### Material supplied ###

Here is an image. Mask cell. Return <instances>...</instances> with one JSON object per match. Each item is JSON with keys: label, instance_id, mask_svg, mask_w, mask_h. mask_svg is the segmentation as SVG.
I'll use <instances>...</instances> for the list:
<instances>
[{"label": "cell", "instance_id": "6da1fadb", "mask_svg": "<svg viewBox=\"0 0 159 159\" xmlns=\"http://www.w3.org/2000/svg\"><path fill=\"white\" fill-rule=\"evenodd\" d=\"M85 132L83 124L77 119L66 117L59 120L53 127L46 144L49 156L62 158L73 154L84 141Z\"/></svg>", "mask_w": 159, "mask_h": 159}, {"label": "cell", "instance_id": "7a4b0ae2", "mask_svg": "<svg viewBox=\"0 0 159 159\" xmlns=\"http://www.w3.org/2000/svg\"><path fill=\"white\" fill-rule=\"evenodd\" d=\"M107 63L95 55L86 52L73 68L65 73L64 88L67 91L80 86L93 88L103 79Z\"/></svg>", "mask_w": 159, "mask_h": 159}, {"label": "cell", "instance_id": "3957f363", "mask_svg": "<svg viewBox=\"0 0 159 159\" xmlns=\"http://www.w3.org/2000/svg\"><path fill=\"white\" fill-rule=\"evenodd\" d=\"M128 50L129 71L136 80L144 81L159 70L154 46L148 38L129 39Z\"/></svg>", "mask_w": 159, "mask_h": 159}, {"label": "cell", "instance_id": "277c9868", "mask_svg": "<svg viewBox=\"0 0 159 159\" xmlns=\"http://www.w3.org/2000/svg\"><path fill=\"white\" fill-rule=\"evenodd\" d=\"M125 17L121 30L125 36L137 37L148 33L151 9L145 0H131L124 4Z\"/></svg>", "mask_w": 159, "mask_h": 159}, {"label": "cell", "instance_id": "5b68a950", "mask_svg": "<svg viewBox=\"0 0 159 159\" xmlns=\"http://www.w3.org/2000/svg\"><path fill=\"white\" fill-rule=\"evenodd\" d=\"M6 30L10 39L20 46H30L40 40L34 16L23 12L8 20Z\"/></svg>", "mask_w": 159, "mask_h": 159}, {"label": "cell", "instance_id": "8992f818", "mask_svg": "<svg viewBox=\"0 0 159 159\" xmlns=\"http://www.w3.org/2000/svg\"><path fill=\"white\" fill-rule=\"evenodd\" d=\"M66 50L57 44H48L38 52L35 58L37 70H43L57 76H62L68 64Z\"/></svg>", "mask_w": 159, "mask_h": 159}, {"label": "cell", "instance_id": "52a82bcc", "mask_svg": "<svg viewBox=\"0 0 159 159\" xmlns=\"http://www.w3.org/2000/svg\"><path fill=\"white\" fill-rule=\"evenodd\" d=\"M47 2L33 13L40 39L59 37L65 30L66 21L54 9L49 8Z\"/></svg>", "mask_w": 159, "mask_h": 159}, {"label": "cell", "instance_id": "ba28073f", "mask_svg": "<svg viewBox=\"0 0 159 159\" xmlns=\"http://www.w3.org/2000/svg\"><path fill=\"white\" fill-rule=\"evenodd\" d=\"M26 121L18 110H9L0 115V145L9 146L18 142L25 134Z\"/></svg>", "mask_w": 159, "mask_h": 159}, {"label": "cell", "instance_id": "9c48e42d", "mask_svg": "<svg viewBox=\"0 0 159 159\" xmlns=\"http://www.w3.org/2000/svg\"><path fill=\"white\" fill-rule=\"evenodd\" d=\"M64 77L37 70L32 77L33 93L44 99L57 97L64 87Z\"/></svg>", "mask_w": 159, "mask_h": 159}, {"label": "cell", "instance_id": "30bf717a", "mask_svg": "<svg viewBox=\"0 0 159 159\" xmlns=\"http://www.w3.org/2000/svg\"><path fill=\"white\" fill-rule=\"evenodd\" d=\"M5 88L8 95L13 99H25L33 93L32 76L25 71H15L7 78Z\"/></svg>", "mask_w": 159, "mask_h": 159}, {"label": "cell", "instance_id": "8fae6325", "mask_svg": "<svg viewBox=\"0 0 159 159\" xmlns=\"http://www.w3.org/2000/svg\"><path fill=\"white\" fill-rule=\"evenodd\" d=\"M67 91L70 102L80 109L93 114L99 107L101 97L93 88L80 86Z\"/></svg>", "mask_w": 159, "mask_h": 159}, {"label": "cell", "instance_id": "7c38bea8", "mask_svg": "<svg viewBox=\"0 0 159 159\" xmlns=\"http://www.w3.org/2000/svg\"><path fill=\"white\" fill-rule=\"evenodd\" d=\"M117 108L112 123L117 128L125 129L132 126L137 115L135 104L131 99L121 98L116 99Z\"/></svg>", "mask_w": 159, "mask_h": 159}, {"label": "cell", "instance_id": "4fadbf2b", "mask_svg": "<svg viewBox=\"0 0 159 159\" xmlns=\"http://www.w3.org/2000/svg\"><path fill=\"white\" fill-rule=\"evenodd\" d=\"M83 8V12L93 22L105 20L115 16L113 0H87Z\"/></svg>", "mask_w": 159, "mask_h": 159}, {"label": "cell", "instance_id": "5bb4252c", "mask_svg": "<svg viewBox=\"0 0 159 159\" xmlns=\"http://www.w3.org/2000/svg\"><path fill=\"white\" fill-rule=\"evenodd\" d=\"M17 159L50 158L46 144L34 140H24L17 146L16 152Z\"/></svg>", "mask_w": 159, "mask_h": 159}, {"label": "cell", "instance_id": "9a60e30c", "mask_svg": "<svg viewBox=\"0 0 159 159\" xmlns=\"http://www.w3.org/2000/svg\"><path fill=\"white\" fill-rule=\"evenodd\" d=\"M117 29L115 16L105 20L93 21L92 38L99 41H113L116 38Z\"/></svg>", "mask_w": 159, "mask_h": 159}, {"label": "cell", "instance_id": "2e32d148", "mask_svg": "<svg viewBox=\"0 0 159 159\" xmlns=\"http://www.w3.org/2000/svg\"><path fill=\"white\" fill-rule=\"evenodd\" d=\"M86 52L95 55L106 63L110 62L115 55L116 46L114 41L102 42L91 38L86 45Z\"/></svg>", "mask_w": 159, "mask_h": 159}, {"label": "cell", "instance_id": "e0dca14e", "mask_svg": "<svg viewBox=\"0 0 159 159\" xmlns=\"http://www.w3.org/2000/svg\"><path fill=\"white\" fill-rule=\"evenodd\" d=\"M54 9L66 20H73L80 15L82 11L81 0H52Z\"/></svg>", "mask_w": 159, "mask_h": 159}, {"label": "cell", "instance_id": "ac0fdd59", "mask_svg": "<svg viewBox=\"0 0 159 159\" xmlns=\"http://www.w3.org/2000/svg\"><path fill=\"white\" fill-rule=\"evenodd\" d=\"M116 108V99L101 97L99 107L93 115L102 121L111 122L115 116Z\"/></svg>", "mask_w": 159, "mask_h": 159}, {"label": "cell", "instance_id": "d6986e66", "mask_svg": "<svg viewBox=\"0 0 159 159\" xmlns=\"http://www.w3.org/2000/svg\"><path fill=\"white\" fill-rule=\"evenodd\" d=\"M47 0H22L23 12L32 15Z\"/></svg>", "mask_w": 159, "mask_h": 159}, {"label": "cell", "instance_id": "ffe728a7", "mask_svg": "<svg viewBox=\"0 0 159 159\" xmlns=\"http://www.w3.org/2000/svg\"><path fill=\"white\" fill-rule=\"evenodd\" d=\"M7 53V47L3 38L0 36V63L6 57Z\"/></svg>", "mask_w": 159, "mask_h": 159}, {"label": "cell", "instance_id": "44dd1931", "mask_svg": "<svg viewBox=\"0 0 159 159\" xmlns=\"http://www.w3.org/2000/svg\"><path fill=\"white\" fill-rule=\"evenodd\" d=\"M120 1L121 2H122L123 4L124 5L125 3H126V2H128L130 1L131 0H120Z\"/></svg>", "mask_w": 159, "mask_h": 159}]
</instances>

###

**To do**:
Please collect every line of the listing above that contains the string "instances" and copy each of those lines in full.

**Task solution**:
Here is an image. Mask cell. Return <instances>...</instances> with one JSON object per match. Each item is JSON with keys: label, instance_id, mask_svg, mask_w, mask_h. mask_svg is the segmentation as SVG.
I'll use <instances>...</instances> for the list:
<instances>
</instances>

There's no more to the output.